START Records shown
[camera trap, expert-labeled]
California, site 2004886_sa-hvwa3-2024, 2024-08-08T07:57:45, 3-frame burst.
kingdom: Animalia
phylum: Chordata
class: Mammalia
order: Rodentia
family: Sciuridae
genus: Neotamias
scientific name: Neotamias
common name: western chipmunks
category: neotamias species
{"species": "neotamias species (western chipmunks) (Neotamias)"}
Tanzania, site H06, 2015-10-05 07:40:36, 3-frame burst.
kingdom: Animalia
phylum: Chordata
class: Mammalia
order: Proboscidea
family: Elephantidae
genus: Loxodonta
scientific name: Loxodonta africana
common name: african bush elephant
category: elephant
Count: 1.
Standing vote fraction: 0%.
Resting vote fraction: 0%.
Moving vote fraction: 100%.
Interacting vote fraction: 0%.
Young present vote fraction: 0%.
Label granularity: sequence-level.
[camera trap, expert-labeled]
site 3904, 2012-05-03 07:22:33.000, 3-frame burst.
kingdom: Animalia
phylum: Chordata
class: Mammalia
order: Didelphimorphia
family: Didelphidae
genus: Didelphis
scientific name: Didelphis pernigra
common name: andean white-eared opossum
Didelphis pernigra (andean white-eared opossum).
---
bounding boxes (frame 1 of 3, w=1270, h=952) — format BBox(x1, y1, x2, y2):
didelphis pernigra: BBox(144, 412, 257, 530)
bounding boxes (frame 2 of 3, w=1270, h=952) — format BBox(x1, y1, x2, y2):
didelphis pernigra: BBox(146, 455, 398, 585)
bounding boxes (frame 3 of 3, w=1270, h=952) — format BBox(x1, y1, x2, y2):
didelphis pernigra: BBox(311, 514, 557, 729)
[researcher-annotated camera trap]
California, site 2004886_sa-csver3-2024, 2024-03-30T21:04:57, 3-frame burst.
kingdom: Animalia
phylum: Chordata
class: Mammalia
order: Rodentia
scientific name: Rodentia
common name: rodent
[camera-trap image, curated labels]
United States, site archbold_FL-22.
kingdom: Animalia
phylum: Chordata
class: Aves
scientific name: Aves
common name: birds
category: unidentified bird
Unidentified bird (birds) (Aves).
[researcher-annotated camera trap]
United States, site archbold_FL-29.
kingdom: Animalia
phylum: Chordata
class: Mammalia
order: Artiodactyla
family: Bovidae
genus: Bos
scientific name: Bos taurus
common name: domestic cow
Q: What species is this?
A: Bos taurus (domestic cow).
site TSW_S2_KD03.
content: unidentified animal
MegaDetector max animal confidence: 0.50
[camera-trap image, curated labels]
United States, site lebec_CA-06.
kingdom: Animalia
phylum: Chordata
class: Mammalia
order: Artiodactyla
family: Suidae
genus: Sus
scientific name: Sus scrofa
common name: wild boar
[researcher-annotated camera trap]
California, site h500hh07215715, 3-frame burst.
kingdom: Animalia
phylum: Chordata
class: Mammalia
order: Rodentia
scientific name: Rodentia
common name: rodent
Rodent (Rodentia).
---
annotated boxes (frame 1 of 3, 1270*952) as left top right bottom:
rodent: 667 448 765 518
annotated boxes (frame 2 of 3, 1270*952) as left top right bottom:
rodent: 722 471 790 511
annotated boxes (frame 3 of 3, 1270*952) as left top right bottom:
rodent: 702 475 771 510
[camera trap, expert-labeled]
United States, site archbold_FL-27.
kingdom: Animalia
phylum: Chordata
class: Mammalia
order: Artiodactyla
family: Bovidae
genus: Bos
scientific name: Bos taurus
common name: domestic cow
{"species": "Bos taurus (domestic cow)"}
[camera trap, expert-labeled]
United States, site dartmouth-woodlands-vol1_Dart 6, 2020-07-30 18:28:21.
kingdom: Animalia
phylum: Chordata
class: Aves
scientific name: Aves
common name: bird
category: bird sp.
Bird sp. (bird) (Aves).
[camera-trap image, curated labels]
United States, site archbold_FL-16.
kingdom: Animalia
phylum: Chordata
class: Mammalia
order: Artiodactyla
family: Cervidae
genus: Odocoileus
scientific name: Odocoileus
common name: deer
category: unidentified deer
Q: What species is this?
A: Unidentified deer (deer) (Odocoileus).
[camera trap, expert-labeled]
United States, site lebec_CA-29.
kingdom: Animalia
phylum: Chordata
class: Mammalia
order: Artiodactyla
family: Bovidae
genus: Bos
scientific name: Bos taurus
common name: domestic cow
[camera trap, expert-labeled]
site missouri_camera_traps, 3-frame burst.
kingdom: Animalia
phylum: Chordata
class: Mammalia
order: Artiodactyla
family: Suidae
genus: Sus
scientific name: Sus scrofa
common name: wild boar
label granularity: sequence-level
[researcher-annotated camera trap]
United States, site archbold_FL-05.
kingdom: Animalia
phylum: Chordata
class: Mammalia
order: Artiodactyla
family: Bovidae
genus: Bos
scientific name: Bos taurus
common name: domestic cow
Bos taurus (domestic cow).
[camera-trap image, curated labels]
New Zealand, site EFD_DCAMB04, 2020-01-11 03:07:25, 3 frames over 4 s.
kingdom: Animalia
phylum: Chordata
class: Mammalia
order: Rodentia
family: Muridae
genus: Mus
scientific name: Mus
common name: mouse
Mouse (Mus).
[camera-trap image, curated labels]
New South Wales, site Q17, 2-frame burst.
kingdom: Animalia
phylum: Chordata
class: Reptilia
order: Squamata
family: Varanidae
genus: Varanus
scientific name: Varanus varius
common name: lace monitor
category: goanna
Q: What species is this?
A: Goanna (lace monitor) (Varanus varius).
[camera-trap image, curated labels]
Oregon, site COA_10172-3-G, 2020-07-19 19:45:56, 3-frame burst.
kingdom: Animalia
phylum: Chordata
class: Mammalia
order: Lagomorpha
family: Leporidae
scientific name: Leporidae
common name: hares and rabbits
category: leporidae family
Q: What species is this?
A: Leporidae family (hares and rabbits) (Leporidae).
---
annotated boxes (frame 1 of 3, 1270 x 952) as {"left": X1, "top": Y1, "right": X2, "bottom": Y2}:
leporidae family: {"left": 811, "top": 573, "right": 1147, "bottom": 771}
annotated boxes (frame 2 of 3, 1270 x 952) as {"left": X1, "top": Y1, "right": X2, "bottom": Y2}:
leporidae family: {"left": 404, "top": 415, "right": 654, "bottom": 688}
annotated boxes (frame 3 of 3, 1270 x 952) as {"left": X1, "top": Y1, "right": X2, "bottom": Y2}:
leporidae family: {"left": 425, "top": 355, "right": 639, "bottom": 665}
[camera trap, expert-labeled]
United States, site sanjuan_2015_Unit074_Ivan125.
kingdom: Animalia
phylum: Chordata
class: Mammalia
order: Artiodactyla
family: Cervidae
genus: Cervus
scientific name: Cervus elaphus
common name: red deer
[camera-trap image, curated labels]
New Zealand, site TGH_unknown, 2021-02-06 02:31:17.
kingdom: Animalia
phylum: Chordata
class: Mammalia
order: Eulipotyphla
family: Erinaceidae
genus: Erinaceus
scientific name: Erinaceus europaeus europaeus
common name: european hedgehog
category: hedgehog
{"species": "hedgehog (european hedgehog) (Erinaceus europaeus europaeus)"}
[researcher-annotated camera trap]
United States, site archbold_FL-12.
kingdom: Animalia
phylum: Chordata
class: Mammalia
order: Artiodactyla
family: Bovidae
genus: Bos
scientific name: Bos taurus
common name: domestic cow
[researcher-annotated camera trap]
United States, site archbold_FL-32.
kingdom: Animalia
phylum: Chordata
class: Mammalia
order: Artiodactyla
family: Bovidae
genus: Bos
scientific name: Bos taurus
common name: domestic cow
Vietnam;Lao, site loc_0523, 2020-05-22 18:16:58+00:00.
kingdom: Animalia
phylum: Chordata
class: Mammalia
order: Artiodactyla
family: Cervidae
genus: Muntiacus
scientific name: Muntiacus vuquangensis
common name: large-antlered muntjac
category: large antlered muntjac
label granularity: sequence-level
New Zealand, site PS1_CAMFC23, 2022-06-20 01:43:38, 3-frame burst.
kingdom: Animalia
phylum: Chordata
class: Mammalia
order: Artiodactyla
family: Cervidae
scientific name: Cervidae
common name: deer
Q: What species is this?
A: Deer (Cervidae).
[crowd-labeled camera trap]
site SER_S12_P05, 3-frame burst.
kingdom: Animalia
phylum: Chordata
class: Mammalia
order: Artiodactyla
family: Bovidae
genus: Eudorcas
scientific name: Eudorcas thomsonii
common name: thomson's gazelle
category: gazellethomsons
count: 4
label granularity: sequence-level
END Records shown
Work task | Could you show every line of the material that includes the string "Zealand"?

Task output |
New Zealand, site EFD_DCAMB04, 2020-01-11 03:07:25, 3 frames over 4 s.
New Zealand, site TGH_unknown, 2021-02-06 02:31:17.
New Zealand, site PS1_CAMFC23, 2022-06-20 01:43:38, 3-frame burst.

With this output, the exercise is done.